One thing we highly recommend when looking for a home is talking with a lender early in the process. It will not only give you a better idea of what you can actually afford and what monthly payments will be, but it’s a lot less stressful doing it well before you find the perfect home.
The first step is finding out how much you can borrow?
Your maximum loan amount depends on many factors, including:
- How much you can afford for monthly payments.
- The appraised value of the property.
- The amount of equity in your home, if you’re refinancing.
- How much money you have available for closing costs and a down payment (if you’re purchasing).
- Your credit history.
Choose a loan that’s right for you
Although there are fewer loans out there due to the problems caused by the subprime loan situation years ago, there are still various loan programs that might make more sense for you than the traditional 30 year fixed rate. Again it’s better to look into this before you find the perfect home.
Get Pre-Qualified or better yet get Preapproved
The first step is reaching out to a lender and having them give you and idea of what you can afford, what loan programs might make sense, what monthly costs would be, etc. A prequalification takes some really basic things into account. A preapproval goes a bit deeper into your finances. As you’ll need a preapproval or prequalification letter to submit with an offer, it’s best to be ready and get this done early.
Apply for a loan
Once and offer is accepted, things weill move quickly. Depending on the loan you choose, you may complete an application online, over the phone or in a local branch. No matter how you apply, one key to getting your loan quickly is filling in the application completely and accurately. It’s also very important to attach all the supporting paperwork required.
Begin loan processing
To process a loan, the lender will go through a series of steps. Being familiar with the process will help better understand what happens on our side of the table and will make the process far less stressful. >After receiving your application, the lender or mortgage broker will: Review your application to make sure the information is complete and consistent. A processor may contact you for additional information or clarification. Verify the information you provided and confirm that all necessary documents are included. Evaluate your loan information in a process known as underwriting.

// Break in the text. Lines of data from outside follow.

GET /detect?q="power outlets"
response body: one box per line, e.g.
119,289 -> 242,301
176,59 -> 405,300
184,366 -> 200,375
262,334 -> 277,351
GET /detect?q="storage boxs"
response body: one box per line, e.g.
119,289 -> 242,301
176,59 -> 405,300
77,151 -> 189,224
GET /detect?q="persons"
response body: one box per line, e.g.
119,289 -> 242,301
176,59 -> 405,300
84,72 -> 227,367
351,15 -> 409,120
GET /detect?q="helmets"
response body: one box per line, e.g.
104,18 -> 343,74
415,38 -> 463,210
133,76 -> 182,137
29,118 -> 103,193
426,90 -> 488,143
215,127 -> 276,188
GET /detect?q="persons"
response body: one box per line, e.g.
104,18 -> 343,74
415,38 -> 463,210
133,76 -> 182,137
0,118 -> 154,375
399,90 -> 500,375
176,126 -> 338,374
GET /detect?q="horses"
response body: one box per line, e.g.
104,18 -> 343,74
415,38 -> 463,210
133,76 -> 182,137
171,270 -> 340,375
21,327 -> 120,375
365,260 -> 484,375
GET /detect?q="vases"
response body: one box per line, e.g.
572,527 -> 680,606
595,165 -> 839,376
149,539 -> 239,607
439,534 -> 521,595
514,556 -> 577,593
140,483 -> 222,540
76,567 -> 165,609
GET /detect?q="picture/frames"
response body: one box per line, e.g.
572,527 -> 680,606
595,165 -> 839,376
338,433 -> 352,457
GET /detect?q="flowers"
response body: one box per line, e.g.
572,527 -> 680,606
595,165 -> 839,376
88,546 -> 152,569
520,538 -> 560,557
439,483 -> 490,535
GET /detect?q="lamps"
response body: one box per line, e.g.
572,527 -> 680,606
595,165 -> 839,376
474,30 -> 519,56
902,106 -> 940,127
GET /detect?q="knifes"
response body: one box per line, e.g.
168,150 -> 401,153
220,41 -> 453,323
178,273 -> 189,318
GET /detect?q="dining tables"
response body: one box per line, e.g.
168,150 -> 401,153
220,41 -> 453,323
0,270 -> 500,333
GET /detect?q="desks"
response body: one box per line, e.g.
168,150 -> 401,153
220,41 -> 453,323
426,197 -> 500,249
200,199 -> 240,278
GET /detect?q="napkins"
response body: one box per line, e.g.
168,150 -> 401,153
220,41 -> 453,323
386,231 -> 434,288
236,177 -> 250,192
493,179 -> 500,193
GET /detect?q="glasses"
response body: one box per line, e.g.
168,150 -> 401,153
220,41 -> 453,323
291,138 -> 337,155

The bank orders and appraiser to confirm that they see the value of the home as the same number you’re paying. Appraisal problems are fairly rare but it does come up….especially if you “chased” the home and paid a premium over what the market said it should be valued at. There are several options if the appraisal comes in low. If the appraisal comes in high it can cause some problems but not really for the buyer (seller may just be less willing to address repair items, be flexible on timing etc. if they think they sold too low.)
Underwriting is a major step in the approval process because it evaluates your ability to comfortably make your loan payments. Order and review an appraisal of the home you are buying or refinancing. The appraisal confirms whether the property’s value is in line with the purchase price and loan amount. Understand that in order to finance or refinance a loan the lender requires documentation to verify and substantiate your employment, credit and financial situation to assure its investors that you have the ability to repay the money. This documentation may consist of tax returns, recent pay stubs, bank statements, verifications of employment, deposit and rent or mortgage, appraisal, purchase agreement, divorce decrees, bankruptcy papers and any other information the lender deems necessary.
There is usually a loan “contingency” period that is agreed upon in the offer (unless changed or negotiated it’s generally 21 days from acceptance of the offer). While the loan process isn’t complete at day 21 (or again whatever is negotiated) the borrower is looking for the lender to provide either formal loan approval or underwriter approval….meaning that the loan will go through unless something drastic happens.
What happens at closing?
The actual closing process varies, but usually includes the following steps:
- A closing agent (usually escrow officer) provides a settlement statement or lenders “closing disclosures” showing you the details, costs, etc. of the loan and escrow process. These documents includes all the final costs for the purchase transaction or refinance loan.
- You sign the closing disclosure (then there is a 72 hour review period)
- You sign loan documents such as the mortgage or deed of trust.
- For a purchase loan, you wire the remaining down payment and closing cost funds to escrow to cover the down payment and closing costs (See who pays for what during escrow).
- For a purchase loan, your lender then wires the loan funds to escrow.
Once the loan and money are all in escrow you wait until the scheduled close of escrow date. At this point the title company brings the various documents to the county recorder to be recorded and once it’s confirm….You receive the keys to your new home, along with copies of all the closing documents.